Kimberly B. George directs Critical Social Theory Consulting, an innovative business that brings specialized academic theory on power, privilege, and social justice (including the tools of feminist, critical race, and queer theory) into spaces such theory is not traditionally taught. Kimberly holds an MA (summa cum laude) from Yale University, where she was a Merit Scholar from 2009–2011, and a Postgraduate Associate in Gender Equity and Policy from 2012–2013. She’s currently a doctoral student, where her scholarship focuses on structural violence, psychic life, and creative pedagogies. Kimberly is also a writing consultant, supporting both creative and academic writers. Her own writing has appeared in such publications at The Feminist Wire, NewBlackMan (in Exile),The New Haven Register, The Washington Spectator, Feministing.com, and The OpEd Project’s ByLine Blog.

2 COMMENTS

  1. I think the Good4Girls initiative has been discontinued. It’s too bad, because I do believe that access to menstrual options can be liberatory, both in Africa and closer to home. Last year I made the switch from disposable to reusable menstrual products, and I’ve never looked back. I wish more women knew about them.

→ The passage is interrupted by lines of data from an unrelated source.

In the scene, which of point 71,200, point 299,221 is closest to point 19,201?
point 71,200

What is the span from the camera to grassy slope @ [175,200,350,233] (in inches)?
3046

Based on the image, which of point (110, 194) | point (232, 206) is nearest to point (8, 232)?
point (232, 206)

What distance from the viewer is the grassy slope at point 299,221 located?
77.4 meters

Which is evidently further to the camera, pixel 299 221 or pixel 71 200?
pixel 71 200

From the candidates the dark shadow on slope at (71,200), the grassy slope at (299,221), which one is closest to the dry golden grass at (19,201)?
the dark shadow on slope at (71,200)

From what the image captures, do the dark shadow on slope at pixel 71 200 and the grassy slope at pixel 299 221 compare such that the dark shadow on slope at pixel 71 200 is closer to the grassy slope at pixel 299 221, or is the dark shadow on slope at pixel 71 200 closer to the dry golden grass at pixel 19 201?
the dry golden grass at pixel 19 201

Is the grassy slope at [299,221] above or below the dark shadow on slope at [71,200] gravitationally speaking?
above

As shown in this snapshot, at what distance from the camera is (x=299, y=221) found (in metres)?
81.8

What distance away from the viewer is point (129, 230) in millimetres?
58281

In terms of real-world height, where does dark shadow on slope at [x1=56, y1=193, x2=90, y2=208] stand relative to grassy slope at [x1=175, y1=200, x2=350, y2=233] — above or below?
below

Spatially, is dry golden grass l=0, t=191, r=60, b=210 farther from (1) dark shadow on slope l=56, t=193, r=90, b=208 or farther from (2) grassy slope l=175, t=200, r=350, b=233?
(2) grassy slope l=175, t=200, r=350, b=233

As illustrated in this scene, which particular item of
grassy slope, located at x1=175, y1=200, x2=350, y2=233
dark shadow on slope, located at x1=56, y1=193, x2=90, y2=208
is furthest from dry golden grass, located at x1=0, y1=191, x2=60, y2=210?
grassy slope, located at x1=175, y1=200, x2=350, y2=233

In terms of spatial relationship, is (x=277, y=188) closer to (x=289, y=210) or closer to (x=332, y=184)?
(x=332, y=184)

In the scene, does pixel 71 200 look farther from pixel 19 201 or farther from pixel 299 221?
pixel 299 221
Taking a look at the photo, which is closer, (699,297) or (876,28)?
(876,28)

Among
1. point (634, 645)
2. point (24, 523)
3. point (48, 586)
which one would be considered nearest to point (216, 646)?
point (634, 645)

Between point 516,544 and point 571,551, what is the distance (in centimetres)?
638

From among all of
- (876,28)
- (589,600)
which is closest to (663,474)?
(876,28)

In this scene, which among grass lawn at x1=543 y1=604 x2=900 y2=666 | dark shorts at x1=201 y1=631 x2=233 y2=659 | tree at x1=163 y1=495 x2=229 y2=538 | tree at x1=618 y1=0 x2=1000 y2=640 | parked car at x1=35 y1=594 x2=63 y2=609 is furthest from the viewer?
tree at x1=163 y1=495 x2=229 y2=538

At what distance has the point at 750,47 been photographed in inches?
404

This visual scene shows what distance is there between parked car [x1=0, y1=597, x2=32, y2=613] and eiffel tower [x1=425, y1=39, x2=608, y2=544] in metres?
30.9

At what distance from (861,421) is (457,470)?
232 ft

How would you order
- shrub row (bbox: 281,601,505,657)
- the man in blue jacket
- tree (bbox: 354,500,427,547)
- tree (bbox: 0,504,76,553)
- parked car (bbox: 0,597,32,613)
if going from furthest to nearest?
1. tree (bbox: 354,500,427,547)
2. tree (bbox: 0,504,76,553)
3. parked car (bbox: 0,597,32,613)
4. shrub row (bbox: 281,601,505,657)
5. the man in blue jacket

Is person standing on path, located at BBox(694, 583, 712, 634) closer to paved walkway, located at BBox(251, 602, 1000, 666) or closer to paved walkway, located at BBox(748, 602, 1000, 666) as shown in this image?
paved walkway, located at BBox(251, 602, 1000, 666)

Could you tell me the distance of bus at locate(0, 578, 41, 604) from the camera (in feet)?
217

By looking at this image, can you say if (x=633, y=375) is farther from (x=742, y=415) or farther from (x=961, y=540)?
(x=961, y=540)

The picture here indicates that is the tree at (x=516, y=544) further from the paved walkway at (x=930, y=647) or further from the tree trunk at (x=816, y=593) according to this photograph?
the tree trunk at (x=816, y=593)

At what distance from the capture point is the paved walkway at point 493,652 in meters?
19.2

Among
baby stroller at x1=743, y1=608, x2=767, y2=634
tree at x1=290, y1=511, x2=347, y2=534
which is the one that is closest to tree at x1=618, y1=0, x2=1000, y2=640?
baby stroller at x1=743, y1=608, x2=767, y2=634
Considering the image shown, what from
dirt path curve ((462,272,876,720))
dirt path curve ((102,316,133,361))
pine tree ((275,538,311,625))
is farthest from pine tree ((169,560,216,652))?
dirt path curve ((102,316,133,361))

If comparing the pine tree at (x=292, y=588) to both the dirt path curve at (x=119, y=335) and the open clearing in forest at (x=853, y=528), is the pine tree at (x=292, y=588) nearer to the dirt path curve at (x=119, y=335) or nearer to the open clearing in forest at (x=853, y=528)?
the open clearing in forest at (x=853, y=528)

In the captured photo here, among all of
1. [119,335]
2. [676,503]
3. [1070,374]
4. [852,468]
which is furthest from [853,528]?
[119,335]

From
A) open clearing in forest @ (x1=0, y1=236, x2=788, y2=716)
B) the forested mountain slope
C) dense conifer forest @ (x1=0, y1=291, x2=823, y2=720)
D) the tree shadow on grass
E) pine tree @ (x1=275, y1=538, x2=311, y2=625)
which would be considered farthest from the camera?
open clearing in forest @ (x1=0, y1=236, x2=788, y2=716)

    Cloth pads are better for the environment, healthier for my body, supportive of the work-at-home women who sew them as small businesses, and great fun to pick out fabrics. My favorites are LunaWolf and YurtCraft
    http://www.lunawolf.co.uk/shop…..mp;catId=3
    http://www.etsy.com/shop.php?user_id=5592903
    but you can find a lot more just by searching for “cloth pads” on Etsy. The thought of reusing cloth pads squicks some women out, but you don’t throw your undies out if you stain them, you just clean them — cloth pads are the same way.

    It took me a while to master the internal products like the Keeper, Mooncup, or DivaCup
    http://www.mooncup.com/
    http://www.keeper.com/aboutkeeper.html
    but the ability to pop one in and not worry about it all day at work without having the fear of tampon toxic shock made it worth the time invested in the learning curve. Also very good for athletic women. Crafters love to get creative with accessories:
    http://www.etsy.com/view_listi…..d=19721822

    I think these are Christian feminist issues. We have a responsibility to the Divine creation and to the women in it.

  2. Thanks for addressing this ongoing problem of lookism. “The Continued Cruelty of Beauty Ideals”–what a great way to express it.

    In the Los Angeles area, this cruelty is very strong. My three daughters face it every day.

    So do my students… are you “hot” or an “Ugly Betty”? Just wearing glasses and non-stylish clothes can make the difference. If your body type is not medium height and medium weight, life can be miserable, but “medium” by definition means that some are larger and smaller.

    Anorexia and bulemia are rampant.

    In the early 1970s, I gave up make-up and shaving but have still tried to conform in other ways. This is such a large topic.

    My youngest daughter did a whole ‘zine on body hair for her senior project in Gender Studies at Pitzer College in Claremont CA.